Looks like something else to add to the RSS Bandit TODO list.

I've been thinking that something like this is necessary after reading Robert Scoble's post 1296 newsfeeds +are+ sustainable where he wrote

Here's my workflow:

At about 5 p.m. every day I tell NewsGator to get me my feeds. It is downloading them in the background as I speak.

Then I open each folder that's bold...

Then I only read the headlines. I'm getting very good at ignoring headlines with subjects like "isn't my cat cute?" See, that's another productivity point. Robin probably assumes I read all the crap that people post. I don't. I only read those things that MIGHT be interesting. If I find a headline that's interesting, then I scan the article it is associated with. I don't read it. Just scan at that point. Usually that means reading the first paragraph and scanning the rest for later.

I've found that reading headlines isn't always the best way to find good stuff and wouldn't mind a way to quickly scan all the articles in a category that goes beyond eyeballing a bunch of headlines. However I'm going to avoid Jon Udell's advice about XHTML-izing all the HTML content in feeds is the way to get you there. Been there, done that, not going back. The approach used by FeedDemon is a step in the right direction and doesn't require absorbing the problems that comes with trying to convert the ill-formed markup that typically shows up in feeds to XHTML.

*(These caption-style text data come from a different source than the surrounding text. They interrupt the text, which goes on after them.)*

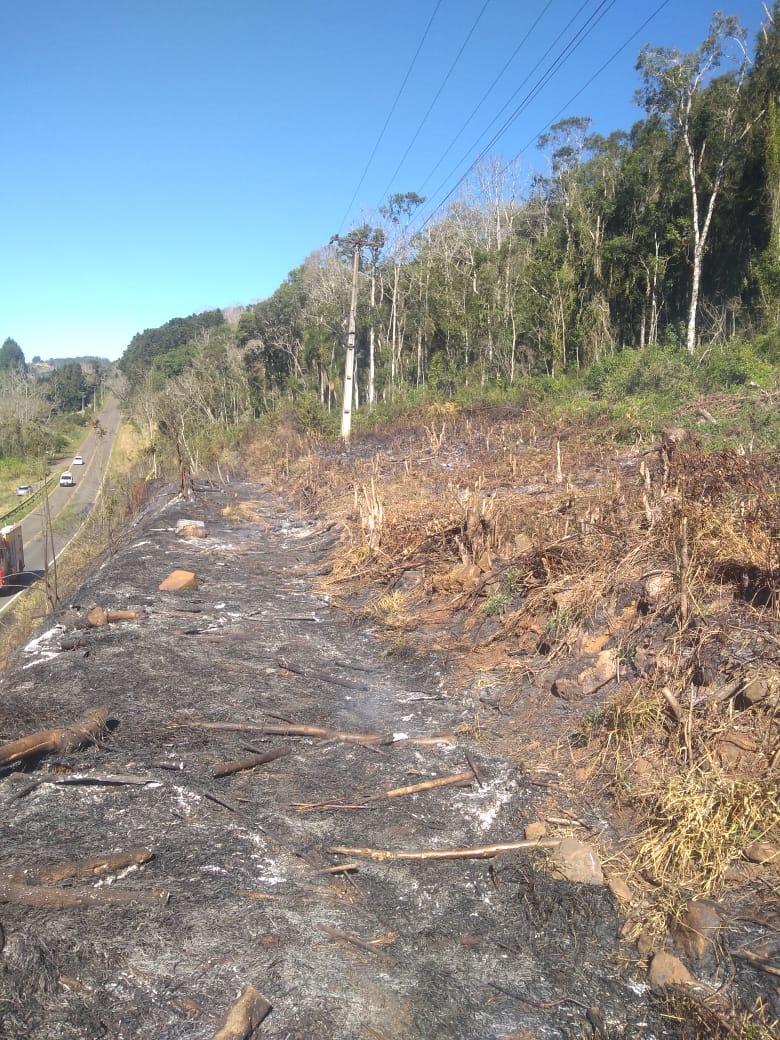 Alto Bela Vista também registra segundo caso de incêndio em vegetação em 24h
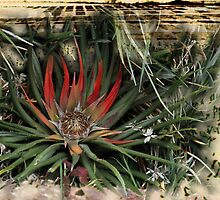 a flowering aloe in mid winter in Devon by Anna Goodchild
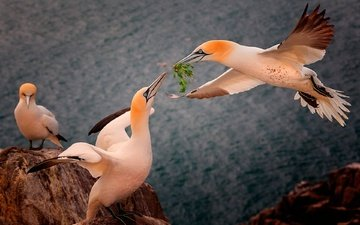 rocks, sea, wings, height, birds, beak, feathers, gannet, the northern gannet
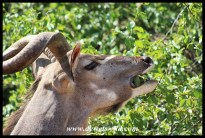Kudu close-up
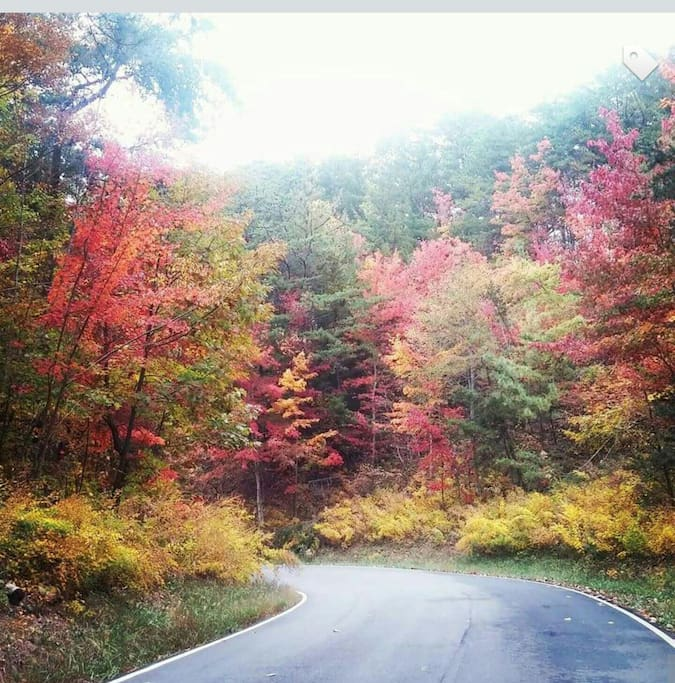 The fall colors are spectacular!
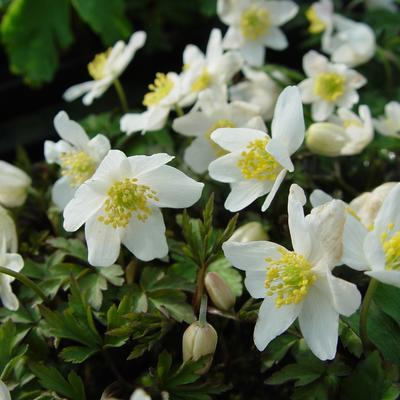 Anemone nemorosa 'Alba'  -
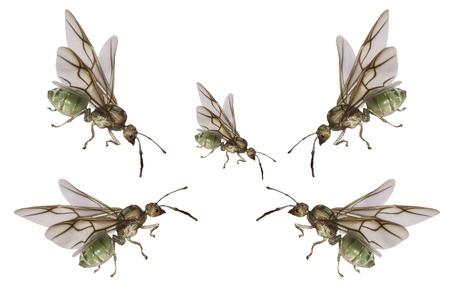 formic: hormigas verdes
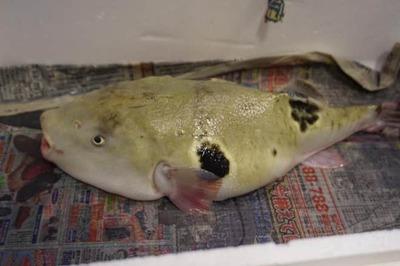 Cá nóc 'kịch độc' thành món ăn đắt đỏ, nhặt phân chim đắt hơn vàng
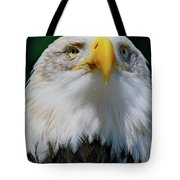 Chin Up Tote Bag by Laddie Halupa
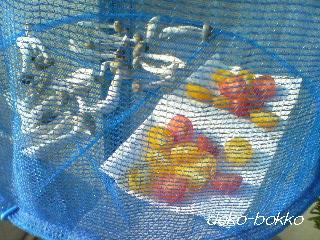 干し野菜。。。パスタ具材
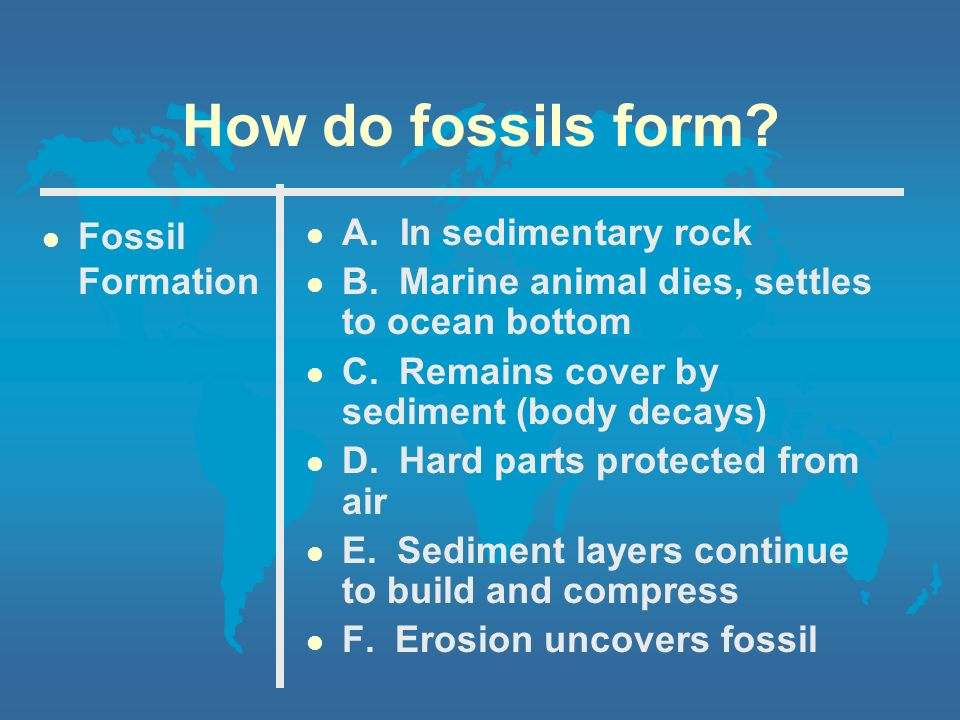 How do we know that there was life millions of years ago?? - ppt ...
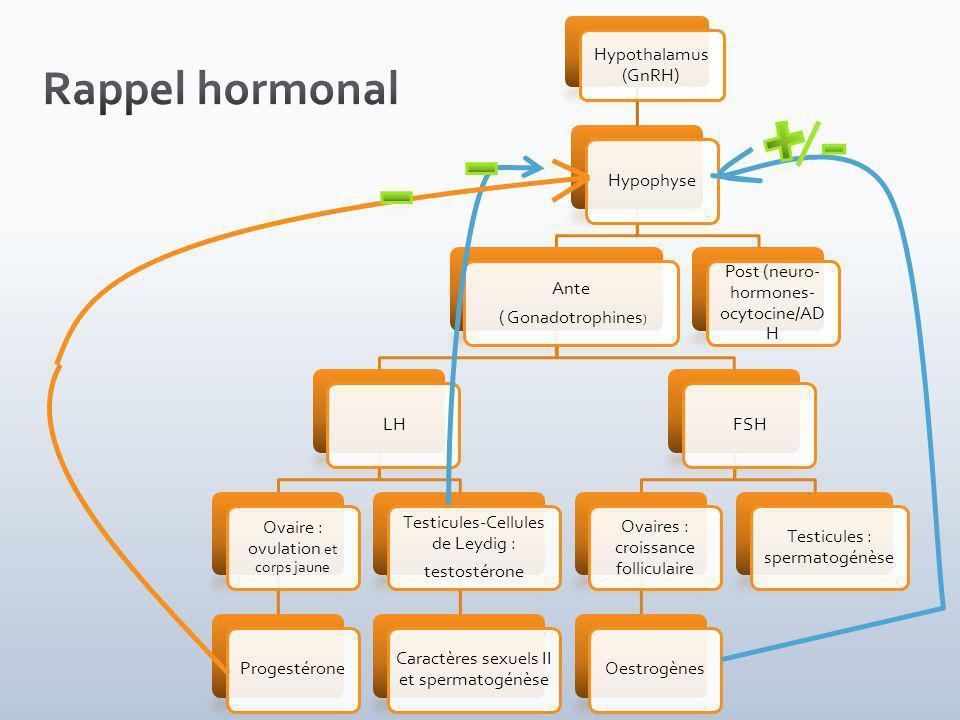 Hypothalamus (GnRH) Hypophyse Ante ( Gonadotrophines ) LH Ovaire : ovulation et corps jaune Progestérone Testicules-Cellules de Leydig : testostérone Caractères sexuels II et spermatogénèse FSH Ovaires : croissance folliculaire Oestrogènes Testicules : spermatogénèse Post (neuro- hormones- ocytocine/AD H
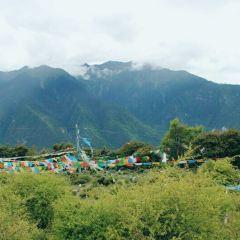 熱振國家森林公園用戶圖片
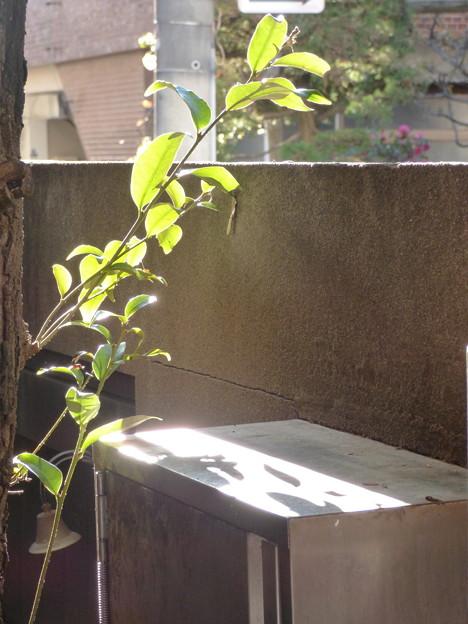 写真: 潤う光…自然体な「ライトアップ」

Categories: RSS Bandit | XML

February 21, 2004

@ 09:15 PM

Comments [2]

Microsoft XML Web Services Architect Joins the Atom Effort

In his post entitled Back in the Saddle Don Box writes

My main takeaway was that it's time to get on board with Atom - Sam is a master cat herder and I for one am ready to join the other kittens.

This is good news. Anyone who's read my blog probably can discern that I think the ATOM syndication format is a poorly conceived, waste of effort that unnecessarily fragments the website syndication world. On the other hand the ATOM API especially the bits about SOAP enabled clients are a welcome upgrade to the existing landscape of blog posting/editing APIs.

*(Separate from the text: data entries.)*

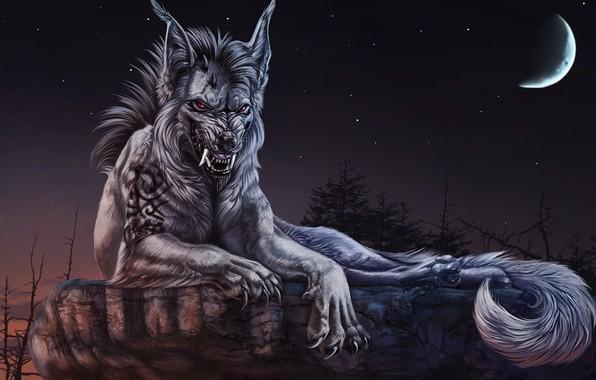 Picture night, a month, mystic, grin, werewolf, boulder, сказочное существо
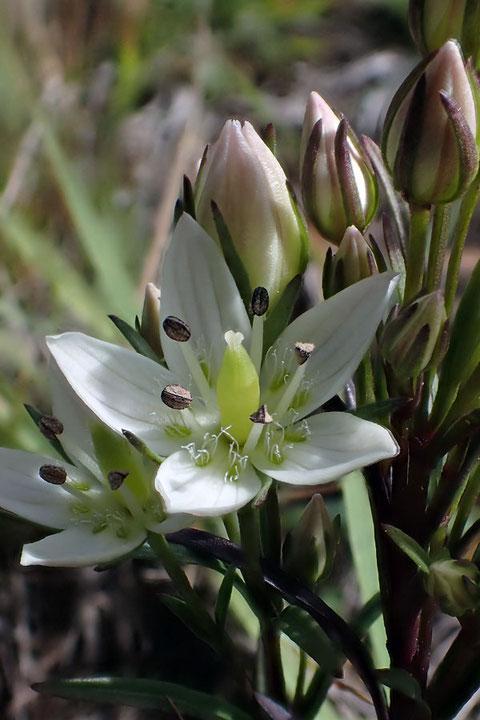 センブリも花弁基部に2個ある蜜腺体に毛が生えている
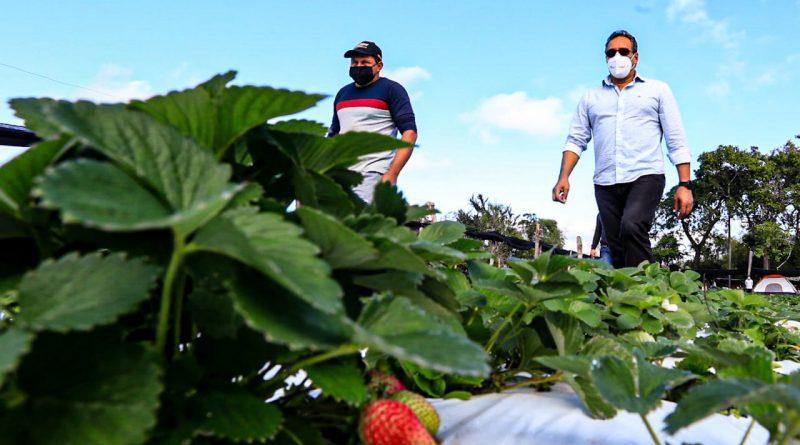 Visitamos esta mañana la finca de la Gobernación que usufructúan frutilleros organizados de Areguá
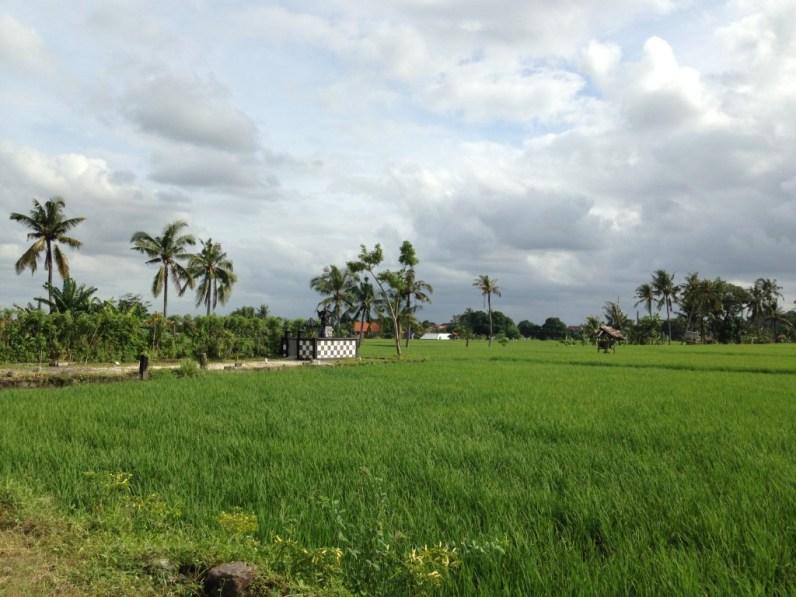 Route Indonesie Seminyak Favehotel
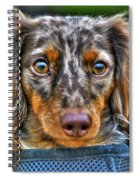 0054 Puppy Dog Eyes Spiral Notebook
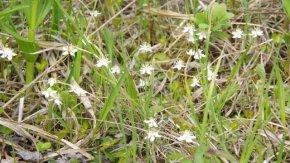 サロベツ湿原最新開花情報 + 木道のようす210531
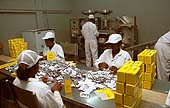 Packing tablets. Kinapharma pharmaceuticals. World Bank loan recipient. Accra, Ghana.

My experiences considerng how to implement the ATOM API in RSS Bandit have highlighted a one or two places where the API seems 'problematic' which actually point more to holes in the XML Web Services architecture than actual problems with the API. The two scenarios that come most readily to mind are

Currently if a user would wants to post a comment to their blog using client software they need to configure all sorts of technical settings such as which API to use, port numbers, end point URLs and a lot more. For example, look at what one has to post to a dasBlog weblog from w.bloggar Ideally, the end user should just be able to point their client at their blog URL (e.g. http://www.25hoursaday.com/weblog) and it figures out the rest.
The current ATOM specs describe a technique for discovering the web service end points a blog exposes which involves downloading the HTML page and parsing out all the <link> tags. I've disagreed with this approach in the past but the fact is that it does get the job done.

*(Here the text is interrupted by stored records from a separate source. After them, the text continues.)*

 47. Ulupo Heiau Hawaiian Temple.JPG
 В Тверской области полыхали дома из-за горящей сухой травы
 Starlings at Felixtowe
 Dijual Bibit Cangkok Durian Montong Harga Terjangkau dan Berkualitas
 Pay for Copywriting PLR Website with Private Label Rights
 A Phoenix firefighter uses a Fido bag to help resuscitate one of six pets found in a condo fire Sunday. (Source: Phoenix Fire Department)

What this situation has pointed out to me is that there is no generic way to go up to a website and find out what XML Web Service end points it exposes. For example, if you wanted to tell all the publiclly available Web Services provided by Microsoft you'd have to read Aaron Skonnard's A Survey of Publicly Available Web Services at Microsoft instead of somehow discovering this programmatically. Maybe this is what UDDI was designed for?
Different blogs allow different syntax for posting comments. I've lost count of the amount of times I've posted a comment to a blog and wanted to provide a link but couldn't tell whether to just use a naked URL (http://www.example.com) or a hyperlink (<a href=“http://www.example.com“>example link</a>). Being that RSS Bandit has supported the CommentAPI for a while now I've constantly been frustrated by the inability to tell what kind of markup or markup subset the blog allows in comments. A couple of blogs provide formatting rules when one is posting a comment but there really is no programmatic way to discover this.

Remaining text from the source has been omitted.